DATASET EXCERPTS
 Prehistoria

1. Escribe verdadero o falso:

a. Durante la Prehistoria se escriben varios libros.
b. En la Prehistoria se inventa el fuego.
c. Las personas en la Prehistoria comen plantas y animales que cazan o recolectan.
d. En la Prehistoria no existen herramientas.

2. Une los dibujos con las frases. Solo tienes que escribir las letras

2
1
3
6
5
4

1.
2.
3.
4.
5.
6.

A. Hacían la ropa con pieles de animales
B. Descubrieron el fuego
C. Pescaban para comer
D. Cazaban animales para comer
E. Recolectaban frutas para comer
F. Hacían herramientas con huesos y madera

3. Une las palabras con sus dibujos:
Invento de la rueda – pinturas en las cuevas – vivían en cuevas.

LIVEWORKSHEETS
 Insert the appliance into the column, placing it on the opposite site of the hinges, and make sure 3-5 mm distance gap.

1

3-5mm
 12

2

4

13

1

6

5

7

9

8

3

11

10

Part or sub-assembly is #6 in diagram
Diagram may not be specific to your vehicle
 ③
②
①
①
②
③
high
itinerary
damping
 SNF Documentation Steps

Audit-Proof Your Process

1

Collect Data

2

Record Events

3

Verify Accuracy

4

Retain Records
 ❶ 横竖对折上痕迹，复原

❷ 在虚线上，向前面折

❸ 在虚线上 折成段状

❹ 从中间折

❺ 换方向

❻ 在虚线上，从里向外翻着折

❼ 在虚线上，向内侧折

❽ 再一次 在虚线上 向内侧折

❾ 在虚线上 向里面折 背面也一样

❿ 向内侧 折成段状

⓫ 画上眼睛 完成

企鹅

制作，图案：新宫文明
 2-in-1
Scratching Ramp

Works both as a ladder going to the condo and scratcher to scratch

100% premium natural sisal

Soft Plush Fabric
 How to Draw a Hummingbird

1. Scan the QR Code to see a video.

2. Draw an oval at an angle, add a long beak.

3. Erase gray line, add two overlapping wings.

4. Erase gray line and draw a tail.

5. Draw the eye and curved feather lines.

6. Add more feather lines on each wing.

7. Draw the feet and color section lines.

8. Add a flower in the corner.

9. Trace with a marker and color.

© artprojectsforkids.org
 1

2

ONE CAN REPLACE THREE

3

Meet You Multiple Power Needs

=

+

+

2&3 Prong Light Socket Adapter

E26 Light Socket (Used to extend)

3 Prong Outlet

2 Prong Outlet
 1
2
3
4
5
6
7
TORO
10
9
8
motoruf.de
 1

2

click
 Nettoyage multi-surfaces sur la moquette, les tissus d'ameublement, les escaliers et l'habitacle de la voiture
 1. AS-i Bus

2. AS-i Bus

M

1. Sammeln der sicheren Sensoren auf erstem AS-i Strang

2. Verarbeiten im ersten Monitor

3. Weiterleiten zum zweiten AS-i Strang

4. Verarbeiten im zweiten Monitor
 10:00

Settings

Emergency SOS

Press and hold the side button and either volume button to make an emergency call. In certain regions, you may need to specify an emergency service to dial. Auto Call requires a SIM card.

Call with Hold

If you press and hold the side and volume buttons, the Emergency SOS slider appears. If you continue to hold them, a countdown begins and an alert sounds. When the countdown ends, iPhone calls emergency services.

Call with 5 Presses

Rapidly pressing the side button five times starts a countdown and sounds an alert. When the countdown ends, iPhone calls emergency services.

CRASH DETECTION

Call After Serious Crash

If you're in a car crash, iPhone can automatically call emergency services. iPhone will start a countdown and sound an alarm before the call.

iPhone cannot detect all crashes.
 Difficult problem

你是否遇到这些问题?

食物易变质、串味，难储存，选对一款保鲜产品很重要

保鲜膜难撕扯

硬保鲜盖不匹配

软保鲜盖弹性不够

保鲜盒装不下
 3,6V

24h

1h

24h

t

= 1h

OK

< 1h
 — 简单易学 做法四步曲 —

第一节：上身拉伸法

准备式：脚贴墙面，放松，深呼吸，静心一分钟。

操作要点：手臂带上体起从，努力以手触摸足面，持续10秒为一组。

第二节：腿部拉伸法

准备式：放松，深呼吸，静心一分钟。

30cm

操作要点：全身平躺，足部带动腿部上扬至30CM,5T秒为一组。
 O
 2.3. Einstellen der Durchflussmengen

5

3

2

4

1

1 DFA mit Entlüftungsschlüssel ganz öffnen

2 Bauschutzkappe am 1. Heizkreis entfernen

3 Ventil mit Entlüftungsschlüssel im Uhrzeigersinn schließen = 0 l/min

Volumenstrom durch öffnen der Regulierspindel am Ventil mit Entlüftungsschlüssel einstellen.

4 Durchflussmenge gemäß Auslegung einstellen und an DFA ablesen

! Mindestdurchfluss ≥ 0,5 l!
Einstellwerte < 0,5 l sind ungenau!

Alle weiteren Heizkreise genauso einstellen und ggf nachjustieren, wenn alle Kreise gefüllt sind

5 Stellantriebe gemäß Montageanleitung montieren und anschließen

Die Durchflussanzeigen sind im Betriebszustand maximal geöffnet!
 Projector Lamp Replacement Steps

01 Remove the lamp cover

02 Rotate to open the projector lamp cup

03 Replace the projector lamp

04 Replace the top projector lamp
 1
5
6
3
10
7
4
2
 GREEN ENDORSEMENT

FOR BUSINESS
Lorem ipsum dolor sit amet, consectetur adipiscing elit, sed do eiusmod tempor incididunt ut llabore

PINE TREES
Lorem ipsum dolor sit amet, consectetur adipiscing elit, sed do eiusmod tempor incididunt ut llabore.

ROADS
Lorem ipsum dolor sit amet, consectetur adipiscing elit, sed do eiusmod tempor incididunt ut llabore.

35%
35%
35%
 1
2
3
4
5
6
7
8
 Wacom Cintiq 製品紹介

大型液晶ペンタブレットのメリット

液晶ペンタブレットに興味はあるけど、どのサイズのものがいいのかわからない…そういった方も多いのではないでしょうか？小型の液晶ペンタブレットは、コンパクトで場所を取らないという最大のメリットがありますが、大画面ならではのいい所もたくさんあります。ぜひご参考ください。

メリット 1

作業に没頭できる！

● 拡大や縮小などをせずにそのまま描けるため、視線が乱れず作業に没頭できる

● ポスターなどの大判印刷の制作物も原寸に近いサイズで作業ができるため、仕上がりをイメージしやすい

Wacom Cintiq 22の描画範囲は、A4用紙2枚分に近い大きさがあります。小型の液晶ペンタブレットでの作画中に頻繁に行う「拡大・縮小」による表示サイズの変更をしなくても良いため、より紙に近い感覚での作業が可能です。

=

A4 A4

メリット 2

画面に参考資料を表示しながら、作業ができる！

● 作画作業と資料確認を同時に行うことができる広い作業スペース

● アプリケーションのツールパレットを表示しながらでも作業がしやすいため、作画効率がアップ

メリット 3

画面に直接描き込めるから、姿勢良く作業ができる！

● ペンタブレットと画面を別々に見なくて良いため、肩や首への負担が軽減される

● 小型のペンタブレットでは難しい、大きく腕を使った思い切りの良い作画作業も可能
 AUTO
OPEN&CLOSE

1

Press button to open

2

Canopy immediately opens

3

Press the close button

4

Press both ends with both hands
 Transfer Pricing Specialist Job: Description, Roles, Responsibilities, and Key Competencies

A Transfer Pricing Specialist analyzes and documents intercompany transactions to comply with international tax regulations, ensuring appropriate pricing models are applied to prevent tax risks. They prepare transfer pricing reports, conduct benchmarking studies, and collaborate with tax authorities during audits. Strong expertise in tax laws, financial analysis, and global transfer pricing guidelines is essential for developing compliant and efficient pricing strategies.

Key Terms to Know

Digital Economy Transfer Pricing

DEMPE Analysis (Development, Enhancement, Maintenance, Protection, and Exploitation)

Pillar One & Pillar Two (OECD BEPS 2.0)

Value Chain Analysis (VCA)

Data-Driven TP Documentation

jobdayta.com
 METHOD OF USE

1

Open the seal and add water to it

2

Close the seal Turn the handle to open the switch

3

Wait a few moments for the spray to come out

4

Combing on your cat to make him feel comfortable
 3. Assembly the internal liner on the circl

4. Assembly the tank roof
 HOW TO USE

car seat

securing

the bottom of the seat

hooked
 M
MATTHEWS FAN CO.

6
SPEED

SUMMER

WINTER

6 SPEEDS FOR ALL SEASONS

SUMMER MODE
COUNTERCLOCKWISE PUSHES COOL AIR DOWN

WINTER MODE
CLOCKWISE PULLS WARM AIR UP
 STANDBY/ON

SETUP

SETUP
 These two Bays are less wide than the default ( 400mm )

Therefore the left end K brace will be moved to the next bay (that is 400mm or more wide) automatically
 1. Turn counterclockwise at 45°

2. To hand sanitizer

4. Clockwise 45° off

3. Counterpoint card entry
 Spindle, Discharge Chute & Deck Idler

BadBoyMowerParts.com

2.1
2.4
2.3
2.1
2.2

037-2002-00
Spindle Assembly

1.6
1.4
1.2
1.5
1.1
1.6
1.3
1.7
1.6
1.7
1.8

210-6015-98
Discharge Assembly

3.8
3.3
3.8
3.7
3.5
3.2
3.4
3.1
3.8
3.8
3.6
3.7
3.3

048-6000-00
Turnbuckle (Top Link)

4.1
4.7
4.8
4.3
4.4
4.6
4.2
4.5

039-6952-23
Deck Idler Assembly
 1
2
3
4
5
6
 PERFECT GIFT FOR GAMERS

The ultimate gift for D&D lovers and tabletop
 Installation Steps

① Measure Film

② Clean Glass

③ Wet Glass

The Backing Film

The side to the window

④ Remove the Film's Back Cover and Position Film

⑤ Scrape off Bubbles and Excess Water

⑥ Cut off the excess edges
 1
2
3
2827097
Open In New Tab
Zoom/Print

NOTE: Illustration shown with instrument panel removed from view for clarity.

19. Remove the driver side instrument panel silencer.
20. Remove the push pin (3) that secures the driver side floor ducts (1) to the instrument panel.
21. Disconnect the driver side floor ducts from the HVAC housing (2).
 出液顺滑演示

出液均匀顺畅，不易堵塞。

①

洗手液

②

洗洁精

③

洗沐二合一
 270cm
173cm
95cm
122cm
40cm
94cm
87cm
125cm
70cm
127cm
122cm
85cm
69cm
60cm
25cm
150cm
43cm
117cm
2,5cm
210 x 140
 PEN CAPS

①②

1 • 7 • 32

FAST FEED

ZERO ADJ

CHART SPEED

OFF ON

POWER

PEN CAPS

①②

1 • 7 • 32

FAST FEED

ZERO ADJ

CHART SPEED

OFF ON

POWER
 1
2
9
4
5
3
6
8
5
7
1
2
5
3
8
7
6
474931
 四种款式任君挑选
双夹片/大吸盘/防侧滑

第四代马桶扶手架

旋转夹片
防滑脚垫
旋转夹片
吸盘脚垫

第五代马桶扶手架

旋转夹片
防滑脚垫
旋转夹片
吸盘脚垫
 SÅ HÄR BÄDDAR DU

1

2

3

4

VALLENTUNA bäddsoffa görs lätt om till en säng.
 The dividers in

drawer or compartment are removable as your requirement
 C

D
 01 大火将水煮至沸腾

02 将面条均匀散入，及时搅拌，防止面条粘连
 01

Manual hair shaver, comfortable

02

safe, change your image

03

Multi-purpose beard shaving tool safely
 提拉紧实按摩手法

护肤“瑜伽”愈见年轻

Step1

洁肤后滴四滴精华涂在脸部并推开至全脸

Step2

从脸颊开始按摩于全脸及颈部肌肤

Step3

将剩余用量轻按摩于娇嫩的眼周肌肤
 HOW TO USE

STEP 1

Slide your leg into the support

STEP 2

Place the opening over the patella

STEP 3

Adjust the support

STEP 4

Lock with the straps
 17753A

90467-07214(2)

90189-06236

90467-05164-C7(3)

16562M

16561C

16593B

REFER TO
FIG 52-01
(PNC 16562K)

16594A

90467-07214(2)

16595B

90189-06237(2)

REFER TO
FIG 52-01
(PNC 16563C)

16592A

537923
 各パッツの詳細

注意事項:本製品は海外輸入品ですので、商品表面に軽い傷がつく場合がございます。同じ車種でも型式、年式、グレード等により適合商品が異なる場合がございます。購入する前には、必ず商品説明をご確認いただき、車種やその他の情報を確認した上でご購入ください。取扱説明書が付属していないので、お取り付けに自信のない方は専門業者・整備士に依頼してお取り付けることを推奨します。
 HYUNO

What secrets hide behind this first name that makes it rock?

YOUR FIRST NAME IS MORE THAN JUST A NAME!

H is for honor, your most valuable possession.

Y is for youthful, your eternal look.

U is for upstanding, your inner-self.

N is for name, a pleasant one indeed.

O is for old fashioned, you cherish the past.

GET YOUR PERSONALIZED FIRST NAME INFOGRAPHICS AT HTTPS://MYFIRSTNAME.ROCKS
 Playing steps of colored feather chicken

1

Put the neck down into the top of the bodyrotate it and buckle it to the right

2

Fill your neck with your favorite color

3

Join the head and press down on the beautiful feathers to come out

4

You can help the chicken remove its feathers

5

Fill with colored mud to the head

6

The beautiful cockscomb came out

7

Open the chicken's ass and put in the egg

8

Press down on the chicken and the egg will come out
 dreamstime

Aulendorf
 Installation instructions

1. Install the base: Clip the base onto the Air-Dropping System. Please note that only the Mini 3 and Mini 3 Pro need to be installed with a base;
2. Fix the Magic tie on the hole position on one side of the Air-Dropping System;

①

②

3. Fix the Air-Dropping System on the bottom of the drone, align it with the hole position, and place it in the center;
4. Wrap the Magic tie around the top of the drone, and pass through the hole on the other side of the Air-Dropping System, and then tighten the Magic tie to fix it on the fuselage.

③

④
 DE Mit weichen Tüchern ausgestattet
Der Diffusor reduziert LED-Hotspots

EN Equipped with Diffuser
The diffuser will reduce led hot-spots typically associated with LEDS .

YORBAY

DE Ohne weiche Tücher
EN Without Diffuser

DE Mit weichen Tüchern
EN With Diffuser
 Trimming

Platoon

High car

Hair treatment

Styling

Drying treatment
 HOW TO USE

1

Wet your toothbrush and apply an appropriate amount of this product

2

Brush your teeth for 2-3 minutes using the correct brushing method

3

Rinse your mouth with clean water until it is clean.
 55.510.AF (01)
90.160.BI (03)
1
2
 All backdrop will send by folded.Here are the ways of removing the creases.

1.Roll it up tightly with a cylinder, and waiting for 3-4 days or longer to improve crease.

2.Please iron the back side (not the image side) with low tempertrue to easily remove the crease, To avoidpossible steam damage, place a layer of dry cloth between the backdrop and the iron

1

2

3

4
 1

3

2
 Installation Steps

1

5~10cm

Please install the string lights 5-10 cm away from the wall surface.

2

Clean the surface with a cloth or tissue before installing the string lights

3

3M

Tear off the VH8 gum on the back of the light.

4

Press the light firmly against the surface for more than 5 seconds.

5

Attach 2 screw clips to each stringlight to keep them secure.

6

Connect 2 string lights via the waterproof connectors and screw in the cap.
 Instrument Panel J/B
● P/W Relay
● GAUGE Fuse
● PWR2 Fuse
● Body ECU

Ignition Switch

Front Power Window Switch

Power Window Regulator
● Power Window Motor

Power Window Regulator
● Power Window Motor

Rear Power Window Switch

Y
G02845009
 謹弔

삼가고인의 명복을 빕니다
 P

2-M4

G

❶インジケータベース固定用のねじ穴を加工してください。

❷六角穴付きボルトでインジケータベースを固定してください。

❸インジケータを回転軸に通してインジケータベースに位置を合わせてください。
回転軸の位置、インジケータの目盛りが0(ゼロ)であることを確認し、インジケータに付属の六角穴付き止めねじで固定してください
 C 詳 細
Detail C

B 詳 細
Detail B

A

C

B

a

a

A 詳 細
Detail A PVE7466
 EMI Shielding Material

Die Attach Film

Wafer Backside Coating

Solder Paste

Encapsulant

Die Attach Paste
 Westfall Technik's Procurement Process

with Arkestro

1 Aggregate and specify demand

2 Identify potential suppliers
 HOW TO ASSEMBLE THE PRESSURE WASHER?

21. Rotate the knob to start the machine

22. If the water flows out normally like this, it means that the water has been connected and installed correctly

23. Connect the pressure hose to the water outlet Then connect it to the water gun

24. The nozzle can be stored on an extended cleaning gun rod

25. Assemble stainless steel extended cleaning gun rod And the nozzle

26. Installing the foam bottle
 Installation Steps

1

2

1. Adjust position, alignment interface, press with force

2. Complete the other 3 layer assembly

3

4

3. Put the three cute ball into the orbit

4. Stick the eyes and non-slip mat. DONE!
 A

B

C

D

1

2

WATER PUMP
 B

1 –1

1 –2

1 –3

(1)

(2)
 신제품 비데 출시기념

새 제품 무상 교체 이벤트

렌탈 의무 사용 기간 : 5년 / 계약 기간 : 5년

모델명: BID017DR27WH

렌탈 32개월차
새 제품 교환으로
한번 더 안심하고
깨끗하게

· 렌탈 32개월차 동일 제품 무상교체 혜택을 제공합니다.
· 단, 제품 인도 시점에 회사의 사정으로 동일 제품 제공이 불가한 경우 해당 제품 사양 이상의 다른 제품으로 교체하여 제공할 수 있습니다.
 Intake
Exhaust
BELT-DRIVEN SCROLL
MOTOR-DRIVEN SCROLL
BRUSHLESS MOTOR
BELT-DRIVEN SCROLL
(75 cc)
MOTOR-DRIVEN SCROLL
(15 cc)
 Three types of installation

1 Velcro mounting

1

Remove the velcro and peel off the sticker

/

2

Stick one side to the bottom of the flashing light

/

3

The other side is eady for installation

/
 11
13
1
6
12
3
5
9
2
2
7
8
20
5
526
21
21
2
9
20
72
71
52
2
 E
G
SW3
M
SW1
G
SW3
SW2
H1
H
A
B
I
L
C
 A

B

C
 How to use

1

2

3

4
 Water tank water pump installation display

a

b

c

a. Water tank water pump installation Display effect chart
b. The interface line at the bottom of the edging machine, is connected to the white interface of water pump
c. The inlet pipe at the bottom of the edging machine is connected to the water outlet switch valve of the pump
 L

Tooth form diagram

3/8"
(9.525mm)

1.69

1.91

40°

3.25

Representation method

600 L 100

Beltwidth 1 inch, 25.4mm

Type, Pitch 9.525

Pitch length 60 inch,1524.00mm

PROMPT
All lines above from the one holding "3. Fix the Air-Dropping" to the one holding "55.510.AF (01)", inclusive, are to be copied exactly; no other line is wanted.

EXPECTED ANSWER
3. Fix the Air-Dropping System on the bottom of the drone, align it with the hole position, and place it in the center;
4. Wrap the Magic tie around the top of the drone, and pass through the hole on the other side of the Air-Dropping System, and then tighten the Magic tie to fix it on the fuselage.

③

④
 DE Mit weichen Tüchern ausgestattet
Der Diffusor reduziert LED-Hotspots

EN Equipped with Diffuser
The diffuser will reduce led hot-spots typically associated with LEDS .

YORBAY

DE Ohne weiche Tücher
EN Without Diffuser

DE Mit weichen Tüchern
EN With Diffuser
 Trimming

Platoon

High car

Hair treatment

Styling

Drying treatment
 HOW TO USE

1

Wet your toothbrush and apply an appropriate amount of this product

2

Brush your teeth for 2-3 minutes using the correct brushing method

3

Rinse your mouth with clean water until it is clean.
 55.510.AF (01)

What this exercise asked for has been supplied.